■ Stated goal A:
In the album description below, reproduce the passage that begins at the words "Singles from Ours" and ends after "various other bands.", swapping "performed" for "played".

■ Quoted text:
╭──

Studio album by Neaera
- Released: 1 March 2013
- Genre: Melodic death metal; metalcore;
- Length: 44:28
- Label: Metal Blade
- Producer: Alexander Dietz

Neaera chronology
| Forging the Eclipse (2010) | Ours Is the Storm (2013) | Neaera (2020) |

Singles from Ours Is the Storm
- "Ours Is the Storm" Released: 7 January 2023; "Decolonize the Mind" Released: 11 February 2023;

= Ours Is the Storm =

Ours Is the Storm is the sixth studio album by German melodic death metal band Neaera. It was released on 1 March 2013 through Metal Blade Records, after the band extended their recording deal with the label. A performance video was made for the single "Decolonize the Mind".

The band promoted the album with a European tour on February and March 2013, supported by Bury Tomorrow and The Defiled. They also performed at Germany's Queens Of Metal Open Air in late August, among various other bands.

╰──

Extracted data entries
╭──

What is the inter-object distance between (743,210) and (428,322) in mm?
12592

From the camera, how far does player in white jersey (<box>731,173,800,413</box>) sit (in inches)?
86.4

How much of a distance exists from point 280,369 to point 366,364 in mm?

╰──

■ Stated goal B:
Copy every one of the extracted data entries rows above, word for word.

■ Written answer A:
Singles from Ours Is the Storm
- "Ours Is the Storm" Released: 7 January 2023; "Decolonize the Mind" Released: 11 February 2023;

= Ours Is the Storm =

Ours Is the Storm is the sixth studio album by German melodic death metal band Neaera. It was released on 1 March 2013 through Metal Blade Records, after the band extended their recording deal with the label. A performance video was made for the single "Decolonize the Mind".

The band promoted the album with a European tour on February and March 2013, supported by Bury Tomorrow and The Defiled. They also played at Germany's Queens Of Metal Open Air in late August, among various other bands.

■ Written answer B:
What is the inter-object distance between (743,210) and (428,322) in mm?
12592

From the camera, how far does player in white jersey (<box>731,173,800,413</box>) sit (in inches)?
86.4

How much of a distance exists from point 280,369 to point 366,364 in mm?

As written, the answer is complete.